SHORT PROBLEM.
Write out exactly the lines from the one containing "Which of these" through the last line of the records below, including both.

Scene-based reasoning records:
[BEGIN]

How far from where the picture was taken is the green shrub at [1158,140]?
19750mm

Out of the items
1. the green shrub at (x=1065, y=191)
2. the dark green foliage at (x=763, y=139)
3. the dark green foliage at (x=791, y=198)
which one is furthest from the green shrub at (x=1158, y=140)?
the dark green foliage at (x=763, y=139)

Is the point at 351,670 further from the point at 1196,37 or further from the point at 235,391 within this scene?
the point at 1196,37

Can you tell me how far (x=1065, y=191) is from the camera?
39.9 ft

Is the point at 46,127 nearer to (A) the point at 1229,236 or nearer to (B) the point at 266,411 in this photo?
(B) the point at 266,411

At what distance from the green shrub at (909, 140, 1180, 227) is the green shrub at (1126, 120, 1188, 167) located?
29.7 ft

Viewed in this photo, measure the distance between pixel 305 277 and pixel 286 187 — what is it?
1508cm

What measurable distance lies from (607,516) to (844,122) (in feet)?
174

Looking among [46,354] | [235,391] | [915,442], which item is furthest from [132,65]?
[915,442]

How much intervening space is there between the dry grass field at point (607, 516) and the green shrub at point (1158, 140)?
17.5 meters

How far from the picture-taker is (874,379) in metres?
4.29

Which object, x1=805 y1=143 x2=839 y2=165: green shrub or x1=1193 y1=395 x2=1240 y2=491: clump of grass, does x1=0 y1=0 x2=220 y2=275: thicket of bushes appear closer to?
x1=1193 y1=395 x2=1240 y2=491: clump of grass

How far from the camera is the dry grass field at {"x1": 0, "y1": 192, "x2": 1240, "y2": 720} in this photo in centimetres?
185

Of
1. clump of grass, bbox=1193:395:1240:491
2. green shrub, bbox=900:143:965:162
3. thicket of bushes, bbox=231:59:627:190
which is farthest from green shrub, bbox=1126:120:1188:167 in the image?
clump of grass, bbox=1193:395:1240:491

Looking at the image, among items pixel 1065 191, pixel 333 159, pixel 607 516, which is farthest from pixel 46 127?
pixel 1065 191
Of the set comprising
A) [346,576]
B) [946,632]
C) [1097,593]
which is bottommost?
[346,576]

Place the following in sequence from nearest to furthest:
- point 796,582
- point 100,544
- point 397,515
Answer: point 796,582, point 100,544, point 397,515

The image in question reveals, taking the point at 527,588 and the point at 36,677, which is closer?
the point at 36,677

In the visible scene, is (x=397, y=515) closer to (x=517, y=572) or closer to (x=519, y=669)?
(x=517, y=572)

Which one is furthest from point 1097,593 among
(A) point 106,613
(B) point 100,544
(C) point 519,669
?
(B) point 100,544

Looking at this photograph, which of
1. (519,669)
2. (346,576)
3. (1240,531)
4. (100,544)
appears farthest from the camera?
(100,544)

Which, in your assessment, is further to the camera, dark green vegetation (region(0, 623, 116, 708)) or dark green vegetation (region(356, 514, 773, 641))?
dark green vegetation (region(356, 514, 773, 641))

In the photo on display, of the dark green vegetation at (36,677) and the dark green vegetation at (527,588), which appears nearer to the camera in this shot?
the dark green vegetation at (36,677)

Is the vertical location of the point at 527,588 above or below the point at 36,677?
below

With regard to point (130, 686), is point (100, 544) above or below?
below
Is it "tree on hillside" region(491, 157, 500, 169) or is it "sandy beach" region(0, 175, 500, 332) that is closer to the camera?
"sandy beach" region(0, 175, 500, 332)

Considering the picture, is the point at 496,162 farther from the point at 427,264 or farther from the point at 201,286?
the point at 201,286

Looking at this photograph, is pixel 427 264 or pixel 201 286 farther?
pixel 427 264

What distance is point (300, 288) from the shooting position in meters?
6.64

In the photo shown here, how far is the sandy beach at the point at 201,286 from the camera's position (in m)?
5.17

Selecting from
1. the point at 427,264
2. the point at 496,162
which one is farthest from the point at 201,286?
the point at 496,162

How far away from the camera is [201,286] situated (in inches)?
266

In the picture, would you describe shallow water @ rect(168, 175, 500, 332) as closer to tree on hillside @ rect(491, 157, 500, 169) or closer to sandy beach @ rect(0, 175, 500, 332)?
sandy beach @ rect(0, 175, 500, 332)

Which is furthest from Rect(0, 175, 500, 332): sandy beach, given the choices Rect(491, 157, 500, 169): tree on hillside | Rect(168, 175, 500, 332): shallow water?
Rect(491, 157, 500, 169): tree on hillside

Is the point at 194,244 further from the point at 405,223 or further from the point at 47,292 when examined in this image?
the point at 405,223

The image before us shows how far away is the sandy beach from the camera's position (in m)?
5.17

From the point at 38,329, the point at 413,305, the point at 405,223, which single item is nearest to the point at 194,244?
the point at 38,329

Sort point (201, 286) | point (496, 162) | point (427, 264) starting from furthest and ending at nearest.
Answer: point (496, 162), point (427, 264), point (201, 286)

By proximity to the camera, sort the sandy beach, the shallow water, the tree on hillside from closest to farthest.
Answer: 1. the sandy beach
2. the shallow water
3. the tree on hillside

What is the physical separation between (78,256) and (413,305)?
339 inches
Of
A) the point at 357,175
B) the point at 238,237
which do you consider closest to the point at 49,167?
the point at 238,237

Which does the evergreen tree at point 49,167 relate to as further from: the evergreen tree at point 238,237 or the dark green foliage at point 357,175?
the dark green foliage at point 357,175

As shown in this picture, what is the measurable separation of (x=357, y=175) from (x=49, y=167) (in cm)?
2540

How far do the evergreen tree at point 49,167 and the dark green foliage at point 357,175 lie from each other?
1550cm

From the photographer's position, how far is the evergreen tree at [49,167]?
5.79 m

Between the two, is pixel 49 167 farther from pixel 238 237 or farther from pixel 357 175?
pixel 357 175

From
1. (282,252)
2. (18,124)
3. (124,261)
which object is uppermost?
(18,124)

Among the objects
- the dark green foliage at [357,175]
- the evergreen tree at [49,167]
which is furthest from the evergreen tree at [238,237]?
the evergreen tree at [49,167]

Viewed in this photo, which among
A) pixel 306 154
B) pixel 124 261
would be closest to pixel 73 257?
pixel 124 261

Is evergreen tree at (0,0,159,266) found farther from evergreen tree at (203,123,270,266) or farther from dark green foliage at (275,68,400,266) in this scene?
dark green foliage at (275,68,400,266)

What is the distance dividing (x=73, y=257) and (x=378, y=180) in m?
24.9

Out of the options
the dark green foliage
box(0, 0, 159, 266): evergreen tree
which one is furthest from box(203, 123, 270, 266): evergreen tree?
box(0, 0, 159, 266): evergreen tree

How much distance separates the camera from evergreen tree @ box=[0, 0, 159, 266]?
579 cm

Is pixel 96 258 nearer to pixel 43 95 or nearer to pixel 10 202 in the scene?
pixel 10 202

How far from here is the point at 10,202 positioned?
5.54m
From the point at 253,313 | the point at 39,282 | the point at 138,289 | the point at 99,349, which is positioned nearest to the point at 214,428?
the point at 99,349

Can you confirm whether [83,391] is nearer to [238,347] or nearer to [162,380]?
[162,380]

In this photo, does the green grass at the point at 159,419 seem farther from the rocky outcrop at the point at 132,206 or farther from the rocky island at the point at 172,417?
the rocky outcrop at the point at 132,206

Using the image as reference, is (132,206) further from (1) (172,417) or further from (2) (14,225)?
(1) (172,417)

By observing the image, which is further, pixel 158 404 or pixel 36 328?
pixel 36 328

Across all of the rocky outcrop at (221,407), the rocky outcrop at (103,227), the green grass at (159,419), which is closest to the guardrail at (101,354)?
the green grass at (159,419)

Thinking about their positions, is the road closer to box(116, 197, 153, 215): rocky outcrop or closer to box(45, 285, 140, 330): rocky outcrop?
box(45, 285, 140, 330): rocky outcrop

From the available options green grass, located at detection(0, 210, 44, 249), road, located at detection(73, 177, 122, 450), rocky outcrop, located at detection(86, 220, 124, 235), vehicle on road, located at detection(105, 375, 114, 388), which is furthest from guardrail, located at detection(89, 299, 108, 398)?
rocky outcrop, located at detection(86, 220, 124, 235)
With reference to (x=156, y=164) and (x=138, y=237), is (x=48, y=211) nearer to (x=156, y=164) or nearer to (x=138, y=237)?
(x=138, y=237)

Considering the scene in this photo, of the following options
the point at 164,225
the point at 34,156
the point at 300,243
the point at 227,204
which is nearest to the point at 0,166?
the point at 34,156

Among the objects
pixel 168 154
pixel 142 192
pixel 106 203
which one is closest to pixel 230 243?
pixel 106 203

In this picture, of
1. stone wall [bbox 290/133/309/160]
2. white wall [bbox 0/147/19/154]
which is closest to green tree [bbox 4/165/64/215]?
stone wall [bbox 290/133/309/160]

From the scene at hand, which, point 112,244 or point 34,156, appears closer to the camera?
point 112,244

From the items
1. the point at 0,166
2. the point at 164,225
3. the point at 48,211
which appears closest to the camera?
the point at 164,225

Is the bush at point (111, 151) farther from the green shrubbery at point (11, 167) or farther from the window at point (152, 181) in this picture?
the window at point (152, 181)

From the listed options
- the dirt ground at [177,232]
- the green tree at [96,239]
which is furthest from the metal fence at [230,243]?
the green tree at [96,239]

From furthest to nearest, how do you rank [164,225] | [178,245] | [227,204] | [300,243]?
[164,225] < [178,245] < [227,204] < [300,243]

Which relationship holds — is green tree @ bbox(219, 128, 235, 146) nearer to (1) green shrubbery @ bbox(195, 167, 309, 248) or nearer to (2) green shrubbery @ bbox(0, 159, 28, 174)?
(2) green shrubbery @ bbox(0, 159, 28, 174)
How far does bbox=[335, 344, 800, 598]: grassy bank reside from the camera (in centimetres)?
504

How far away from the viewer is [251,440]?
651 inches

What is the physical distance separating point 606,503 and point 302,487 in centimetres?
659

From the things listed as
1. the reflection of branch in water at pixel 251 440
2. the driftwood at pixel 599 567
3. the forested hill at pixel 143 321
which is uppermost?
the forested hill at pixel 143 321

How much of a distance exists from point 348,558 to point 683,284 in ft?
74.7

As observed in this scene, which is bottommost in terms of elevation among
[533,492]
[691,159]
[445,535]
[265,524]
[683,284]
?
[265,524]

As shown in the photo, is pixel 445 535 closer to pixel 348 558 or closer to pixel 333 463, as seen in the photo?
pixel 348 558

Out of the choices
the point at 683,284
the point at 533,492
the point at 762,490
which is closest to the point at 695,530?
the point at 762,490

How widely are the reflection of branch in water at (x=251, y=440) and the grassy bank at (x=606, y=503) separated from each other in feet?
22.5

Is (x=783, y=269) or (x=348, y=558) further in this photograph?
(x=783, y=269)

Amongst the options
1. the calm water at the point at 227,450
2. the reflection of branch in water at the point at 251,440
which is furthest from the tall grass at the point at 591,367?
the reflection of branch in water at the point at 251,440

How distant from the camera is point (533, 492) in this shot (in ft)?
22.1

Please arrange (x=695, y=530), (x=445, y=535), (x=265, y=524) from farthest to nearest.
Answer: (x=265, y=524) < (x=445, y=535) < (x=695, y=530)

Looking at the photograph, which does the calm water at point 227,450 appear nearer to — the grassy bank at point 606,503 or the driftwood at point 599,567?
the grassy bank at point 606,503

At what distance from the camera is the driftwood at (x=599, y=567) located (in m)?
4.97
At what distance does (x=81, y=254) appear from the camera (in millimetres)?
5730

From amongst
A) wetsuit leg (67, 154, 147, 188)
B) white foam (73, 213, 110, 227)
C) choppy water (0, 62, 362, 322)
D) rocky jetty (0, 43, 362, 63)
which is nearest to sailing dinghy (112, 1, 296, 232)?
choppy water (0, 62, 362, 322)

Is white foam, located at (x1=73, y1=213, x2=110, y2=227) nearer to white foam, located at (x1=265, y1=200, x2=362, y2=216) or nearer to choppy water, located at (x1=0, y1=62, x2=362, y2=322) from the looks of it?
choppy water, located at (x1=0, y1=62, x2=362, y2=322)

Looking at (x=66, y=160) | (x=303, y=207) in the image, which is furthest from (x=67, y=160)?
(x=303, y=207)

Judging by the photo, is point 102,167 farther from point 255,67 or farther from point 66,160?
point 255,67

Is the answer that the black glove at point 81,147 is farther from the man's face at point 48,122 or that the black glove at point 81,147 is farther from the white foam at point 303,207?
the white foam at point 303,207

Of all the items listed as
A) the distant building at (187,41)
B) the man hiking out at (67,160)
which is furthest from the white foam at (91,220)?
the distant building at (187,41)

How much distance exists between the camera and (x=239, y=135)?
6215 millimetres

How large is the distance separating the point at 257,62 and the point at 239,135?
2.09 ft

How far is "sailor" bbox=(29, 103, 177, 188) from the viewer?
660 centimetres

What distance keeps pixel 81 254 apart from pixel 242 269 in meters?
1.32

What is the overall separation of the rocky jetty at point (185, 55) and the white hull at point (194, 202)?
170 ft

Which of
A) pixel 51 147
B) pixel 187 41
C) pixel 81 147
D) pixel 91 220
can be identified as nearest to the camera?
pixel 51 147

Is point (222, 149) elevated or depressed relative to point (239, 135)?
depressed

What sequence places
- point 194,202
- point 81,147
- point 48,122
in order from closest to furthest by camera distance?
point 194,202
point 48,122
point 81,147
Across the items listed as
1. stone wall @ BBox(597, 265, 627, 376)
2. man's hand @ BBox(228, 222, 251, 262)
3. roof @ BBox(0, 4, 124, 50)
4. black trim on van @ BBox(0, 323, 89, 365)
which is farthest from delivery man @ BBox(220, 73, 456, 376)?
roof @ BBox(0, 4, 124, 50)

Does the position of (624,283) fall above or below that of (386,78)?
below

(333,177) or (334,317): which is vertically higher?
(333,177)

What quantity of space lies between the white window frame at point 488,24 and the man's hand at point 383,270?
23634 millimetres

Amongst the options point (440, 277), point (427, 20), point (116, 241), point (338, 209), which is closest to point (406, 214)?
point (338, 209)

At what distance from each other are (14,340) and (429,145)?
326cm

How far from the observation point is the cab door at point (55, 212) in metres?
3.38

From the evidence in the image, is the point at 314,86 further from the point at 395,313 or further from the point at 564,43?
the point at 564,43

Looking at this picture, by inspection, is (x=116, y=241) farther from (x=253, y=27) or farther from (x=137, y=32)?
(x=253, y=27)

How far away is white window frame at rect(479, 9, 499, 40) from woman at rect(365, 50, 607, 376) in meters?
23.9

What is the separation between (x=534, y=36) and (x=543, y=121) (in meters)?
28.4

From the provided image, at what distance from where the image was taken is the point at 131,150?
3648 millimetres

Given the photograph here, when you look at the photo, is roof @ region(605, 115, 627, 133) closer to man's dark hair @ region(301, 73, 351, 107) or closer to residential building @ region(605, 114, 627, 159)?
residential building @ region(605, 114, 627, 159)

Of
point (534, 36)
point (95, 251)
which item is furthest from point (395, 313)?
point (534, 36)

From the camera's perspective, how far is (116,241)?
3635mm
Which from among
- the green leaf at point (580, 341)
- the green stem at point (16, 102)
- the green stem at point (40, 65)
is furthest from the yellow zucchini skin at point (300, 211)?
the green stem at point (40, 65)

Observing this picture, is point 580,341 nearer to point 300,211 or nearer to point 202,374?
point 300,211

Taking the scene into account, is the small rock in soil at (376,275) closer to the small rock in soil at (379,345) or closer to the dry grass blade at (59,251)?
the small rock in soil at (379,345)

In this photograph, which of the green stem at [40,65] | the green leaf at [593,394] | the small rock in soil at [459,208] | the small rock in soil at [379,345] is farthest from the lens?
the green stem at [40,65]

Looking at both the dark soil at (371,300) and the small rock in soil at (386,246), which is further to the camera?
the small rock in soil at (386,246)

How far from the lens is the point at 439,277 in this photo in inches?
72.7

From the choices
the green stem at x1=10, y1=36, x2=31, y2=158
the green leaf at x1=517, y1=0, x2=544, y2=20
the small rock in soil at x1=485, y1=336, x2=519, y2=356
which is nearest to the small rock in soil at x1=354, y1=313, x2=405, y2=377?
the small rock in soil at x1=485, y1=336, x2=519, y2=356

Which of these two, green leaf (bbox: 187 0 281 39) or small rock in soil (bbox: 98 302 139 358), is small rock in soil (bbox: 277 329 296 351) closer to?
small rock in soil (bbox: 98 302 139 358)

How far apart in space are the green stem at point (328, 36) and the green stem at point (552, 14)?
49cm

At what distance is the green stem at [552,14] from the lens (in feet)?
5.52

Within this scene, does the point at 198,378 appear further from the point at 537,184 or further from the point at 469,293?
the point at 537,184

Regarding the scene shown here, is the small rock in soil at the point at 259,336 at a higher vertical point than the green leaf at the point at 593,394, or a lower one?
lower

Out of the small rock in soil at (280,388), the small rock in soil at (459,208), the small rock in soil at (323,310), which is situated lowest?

[END]

RESPONSE TO THIS EXERCISE.
Which of these two, green leaf (bbox: 187 0 281 39) or small rock in soil (bbox: 98 302 139 358), is small rock in soil (bbox: 277 329 296 351) closer to?
small rock in soil (bbox: 98 302 139 358)

How far apart in space are the green stem at point (328, 36) and the green stem at point (552, 14)?
49cm

At what distance is the green stem at [552,14] from the lens (in feet)?
5.52

Within this scene, does the point at 198,378 appear further from the point at 537,184 or further from the point at 469,293?
the point at 537,184

Regarding the scene shown here, is the small rock in soil at the point at 259,336 at a higher vertical point than the green leaf at the point at 593,394, or a lower one?
lower

Out of the small rock in soil at (280,388), the small rock in soil at (459,208), the small rock in soil at (323,310), which is situated lowest?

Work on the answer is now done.